We would like people who login to have scopes on the form: assume:repo:github.com/<organization>/<repository> However, people have thousands of repositories on github, and temporary credentials as issued by taskcluster-login can't be larger than 8kb, as they must be embedded in HTTP headers. HTTP header size is limited by heroku, but really 8kb is a sane limit. To work around this, I propose the following: for each team on github we create a role: github-team:<organization>/<team> with scopes: assume:repo:github.com/<organization>/<repository> for each repository that the team has write access to. (maybe we distinguish between read/write/admin later) I propose that taskcluster-github implements the logic that synchronizes this every 24 hours. Further more, taskcluster-github can use the github organization hooks to setup a webhook to be notified whenever: - a team is added/removed, - a member is added/removed from a team, or, - a team is granted/revoked access to a repository. (see https://developer.github.com/v3/activity/events/types/) Further more, taskcluster-github should expose an API end-point that given a github username returns the list of <organization>/<team>. This end-point should be used by taskcluster-login to grant scopes once people have logged-in with github. --- Limitations: 1) This won't support the use-case where people are added to a specific repository, instead of being added to a team that has access to the repository. This seems like an acceptable limitation. Though it forces people to use teams and organizations rather than personal repositories. 2) People who are member of a lot of github teams could still experience that the temporary credentials returned by taskcluster-login are too big. In practice this probably won't be many people.

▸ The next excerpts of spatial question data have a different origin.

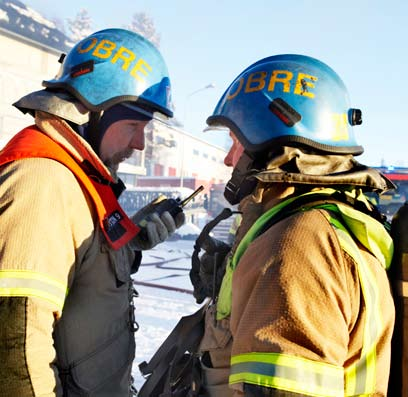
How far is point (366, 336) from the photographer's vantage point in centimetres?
125

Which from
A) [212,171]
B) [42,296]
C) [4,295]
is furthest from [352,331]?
[212,171]

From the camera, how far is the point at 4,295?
1447 mm

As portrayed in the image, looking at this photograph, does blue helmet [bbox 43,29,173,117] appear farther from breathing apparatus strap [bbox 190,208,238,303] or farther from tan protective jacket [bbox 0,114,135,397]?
breathing apparatus strap [bbox 190,208,238,303]

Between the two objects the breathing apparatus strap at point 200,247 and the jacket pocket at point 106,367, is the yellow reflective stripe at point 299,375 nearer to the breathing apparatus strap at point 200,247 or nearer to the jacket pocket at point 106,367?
the jacket pocket at point 106,367

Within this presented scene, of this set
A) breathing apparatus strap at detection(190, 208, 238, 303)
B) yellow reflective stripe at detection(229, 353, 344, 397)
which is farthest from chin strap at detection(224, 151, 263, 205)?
yellow reflective stripe at detection(229, 353, 344, 397)

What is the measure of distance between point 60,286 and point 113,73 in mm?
1295

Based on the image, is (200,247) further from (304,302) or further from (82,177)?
(304,302)

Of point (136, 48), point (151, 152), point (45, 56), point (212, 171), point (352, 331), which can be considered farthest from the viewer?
point (212, 171)

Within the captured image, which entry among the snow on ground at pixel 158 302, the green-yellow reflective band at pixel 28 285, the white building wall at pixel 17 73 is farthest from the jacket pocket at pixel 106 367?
the white building wall at pixel 17 73

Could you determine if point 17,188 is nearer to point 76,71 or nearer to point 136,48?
point 76,71

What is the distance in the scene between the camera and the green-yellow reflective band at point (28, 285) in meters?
1.44

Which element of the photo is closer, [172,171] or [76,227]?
[76,227]

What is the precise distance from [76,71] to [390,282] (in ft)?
6.32

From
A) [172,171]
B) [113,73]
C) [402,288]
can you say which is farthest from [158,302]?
[172,171]
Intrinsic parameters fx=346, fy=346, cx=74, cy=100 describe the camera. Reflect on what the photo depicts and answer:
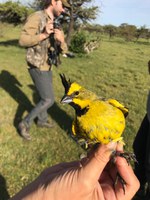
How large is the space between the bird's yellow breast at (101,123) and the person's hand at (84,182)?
0.06 m

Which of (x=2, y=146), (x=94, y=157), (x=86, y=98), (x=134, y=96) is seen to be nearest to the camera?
(x=94, y=157)

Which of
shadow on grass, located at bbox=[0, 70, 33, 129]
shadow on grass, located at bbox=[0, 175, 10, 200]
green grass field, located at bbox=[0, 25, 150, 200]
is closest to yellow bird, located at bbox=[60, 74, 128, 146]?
shadow on grass, located at bbox=[0, 175, 10, 200]

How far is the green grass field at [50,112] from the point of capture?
5.12 metres

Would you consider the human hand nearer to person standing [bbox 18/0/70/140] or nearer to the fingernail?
person standing [bbox 18/0/70/140]

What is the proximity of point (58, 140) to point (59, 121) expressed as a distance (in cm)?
99

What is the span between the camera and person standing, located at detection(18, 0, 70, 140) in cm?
546

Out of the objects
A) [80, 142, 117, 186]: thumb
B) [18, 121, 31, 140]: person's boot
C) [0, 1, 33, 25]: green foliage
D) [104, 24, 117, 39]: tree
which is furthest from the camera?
[104, 24, 117, 39]: tree

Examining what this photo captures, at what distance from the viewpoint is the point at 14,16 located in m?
24.3

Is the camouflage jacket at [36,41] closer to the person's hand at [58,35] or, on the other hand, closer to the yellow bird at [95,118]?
the person's hand at [58,35]

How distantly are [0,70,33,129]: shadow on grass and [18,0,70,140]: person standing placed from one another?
3.24 feet

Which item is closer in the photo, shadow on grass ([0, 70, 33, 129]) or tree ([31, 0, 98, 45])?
shadow on grass ([0, 70, 33, 129])

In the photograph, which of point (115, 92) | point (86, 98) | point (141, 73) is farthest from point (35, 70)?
point (141, 73)

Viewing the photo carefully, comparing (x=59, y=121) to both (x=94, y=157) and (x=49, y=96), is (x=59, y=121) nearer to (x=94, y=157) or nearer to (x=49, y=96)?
(x=49, y=96)

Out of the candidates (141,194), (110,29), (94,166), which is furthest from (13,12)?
(110,29)
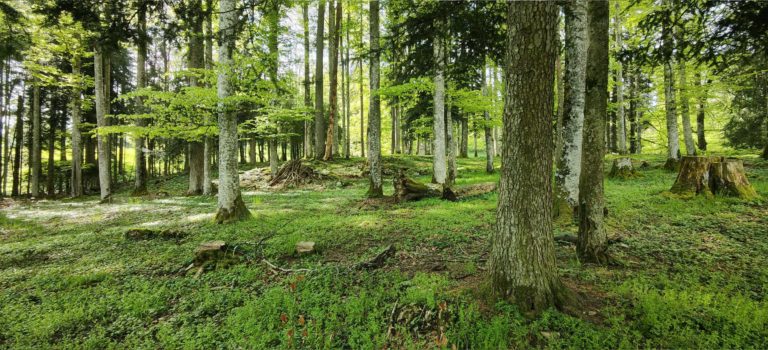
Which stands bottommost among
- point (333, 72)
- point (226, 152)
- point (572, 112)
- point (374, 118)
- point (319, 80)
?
point (226, 152)

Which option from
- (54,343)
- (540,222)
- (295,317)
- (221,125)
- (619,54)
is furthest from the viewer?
(221,125)

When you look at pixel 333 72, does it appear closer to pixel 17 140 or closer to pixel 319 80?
pixel 319 80

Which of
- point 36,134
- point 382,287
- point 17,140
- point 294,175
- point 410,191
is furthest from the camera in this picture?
point 17,140

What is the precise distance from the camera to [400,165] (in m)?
21.0

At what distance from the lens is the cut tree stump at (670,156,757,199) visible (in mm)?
7594

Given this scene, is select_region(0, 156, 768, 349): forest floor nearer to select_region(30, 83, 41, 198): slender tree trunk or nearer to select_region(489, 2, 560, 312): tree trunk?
select_region(489, 2, 560, 312): tree trunk

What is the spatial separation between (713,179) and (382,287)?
29.9 ft

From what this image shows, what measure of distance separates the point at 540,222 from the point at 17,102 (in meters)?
35.8

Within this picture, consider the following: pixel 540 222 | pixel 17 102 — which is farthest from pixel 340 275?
pixel 17 102

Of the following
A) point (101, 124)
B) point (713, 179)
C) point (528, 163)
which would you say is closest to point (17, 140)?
point (101, 124)

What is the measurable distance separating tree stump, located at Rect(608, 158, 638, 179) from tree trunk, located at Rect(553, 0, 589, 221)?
26.8ft

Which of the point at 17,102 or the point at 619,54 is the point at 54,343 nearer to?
the point at 619,54

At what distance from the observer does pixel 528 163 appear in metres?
3.16

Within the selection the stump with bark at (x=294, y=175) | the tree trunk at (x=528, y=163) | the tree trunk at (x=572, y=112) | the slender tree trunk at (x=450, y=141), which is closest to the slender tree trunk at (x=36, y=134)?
the stump with bark at (x=294, y=175)
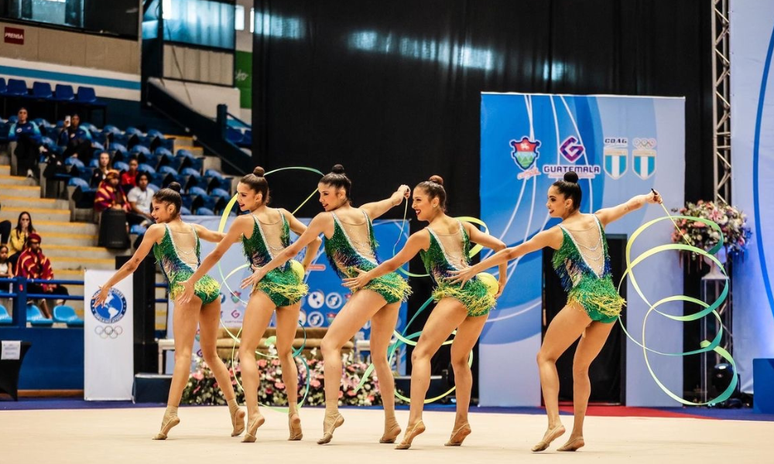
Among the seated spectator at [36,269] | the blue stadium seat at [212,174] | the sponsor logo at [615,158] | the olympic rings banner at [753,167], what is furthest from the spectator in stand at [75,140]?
the olympic rings banner at [753,167]

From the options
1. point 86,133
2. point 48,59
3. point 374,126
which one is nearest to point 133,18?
point 48,59

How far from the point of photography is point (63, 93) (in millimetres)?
18406

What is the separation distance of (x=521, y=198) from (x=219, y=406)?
3934 millimetres

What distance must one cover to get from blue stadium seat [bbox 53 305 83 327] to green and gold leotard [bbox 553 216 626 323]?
803 cm

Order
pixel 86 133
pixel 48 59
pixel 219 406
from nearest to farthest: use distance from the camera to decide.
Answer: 1. pixel 219 406
2. pixel 86 133
3. pixel 48 59

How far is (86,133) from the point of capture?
17016 millimetres

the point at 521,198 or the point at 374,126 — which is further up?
the point at 374,126

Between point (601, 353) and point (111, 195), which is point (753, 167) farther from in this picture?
point (111, 195)

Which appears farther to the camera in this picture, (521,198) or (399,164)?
(399,164)

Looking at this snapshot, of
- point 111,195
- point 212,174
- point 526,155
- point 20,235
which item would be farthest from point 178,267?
point 212,174

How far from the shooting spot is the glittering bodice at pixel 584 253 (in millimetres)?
6180

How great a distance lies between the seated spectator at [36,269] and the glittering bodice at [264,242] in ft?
23.4

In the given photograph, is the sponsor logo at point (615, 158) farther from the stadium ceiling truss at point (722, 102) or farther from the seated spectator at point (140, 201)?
the seated spectator at point (140, 201)

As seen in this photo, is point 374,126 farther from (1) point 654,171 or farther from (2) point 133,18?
(2) point 133,18
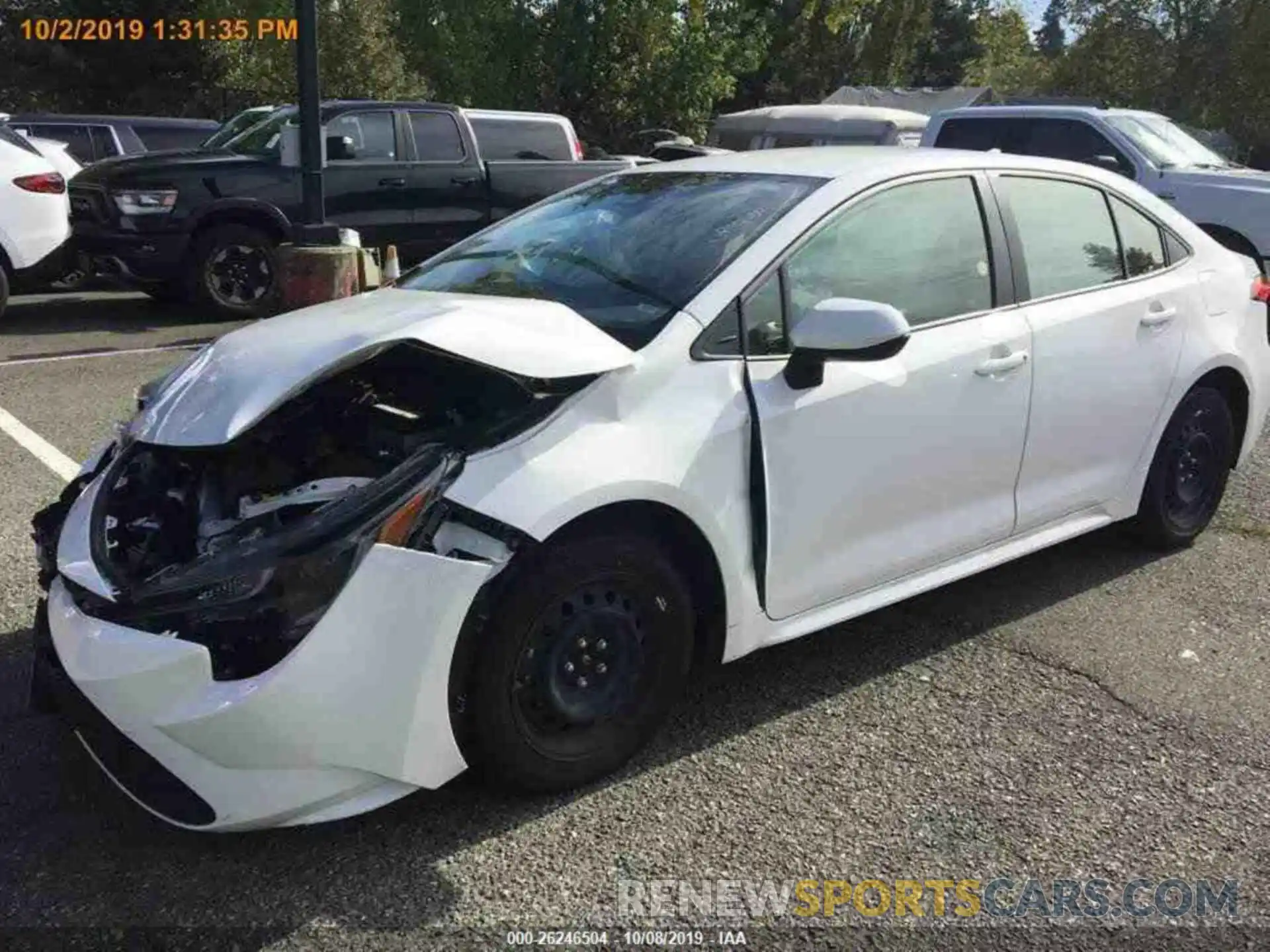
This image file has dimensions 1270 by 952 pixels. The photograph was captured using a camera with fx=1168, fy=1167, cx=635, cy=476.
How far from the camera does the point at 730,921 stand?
257cm

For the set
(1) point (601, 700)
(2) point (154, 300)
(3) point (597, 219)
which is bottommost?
(2) point (154, 300)

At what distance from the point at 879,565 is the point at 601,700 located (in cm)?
103

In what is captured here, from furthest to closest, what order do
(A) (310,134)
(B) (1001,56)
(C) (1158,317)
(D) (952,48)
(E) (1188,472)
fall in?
(D) (952,48), (B) (1001,56), (A) (310,134), (E) (1188,472), (C) (1158,317)

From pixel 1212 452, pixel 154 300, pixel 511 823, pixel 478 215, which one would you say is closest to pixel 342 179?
pixel 478 215

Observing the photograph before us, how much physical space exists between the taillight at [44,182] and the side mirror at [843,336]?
27.0ft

To mitigate (1), perhaps we can give people assume:repo:github.com/<username>/*

(2) is "kind of a big deal". Those few people will probably be the most prolific devs, and they will be structurally locked out of TaskCluster.

Bug 1330761 should remove concerns about temp cred sizes. In fact, we discussed this yesterday, and decided to just create clients with `assume:repo:github.com:..` for every repo the user has write permission on. In other words, not doing the team synchronization in comment 0. We could optimize this a little by checking the set of roles and only include access to a repo in the client if there's a role defined for it.

Can we close this now that Bug 1427866 is resolved?

I think we still need to figure out how to do this, but that bug gets us quite a bit closer.

No, we still have to issue scope for controlling repo roles, etc. to github users when they login.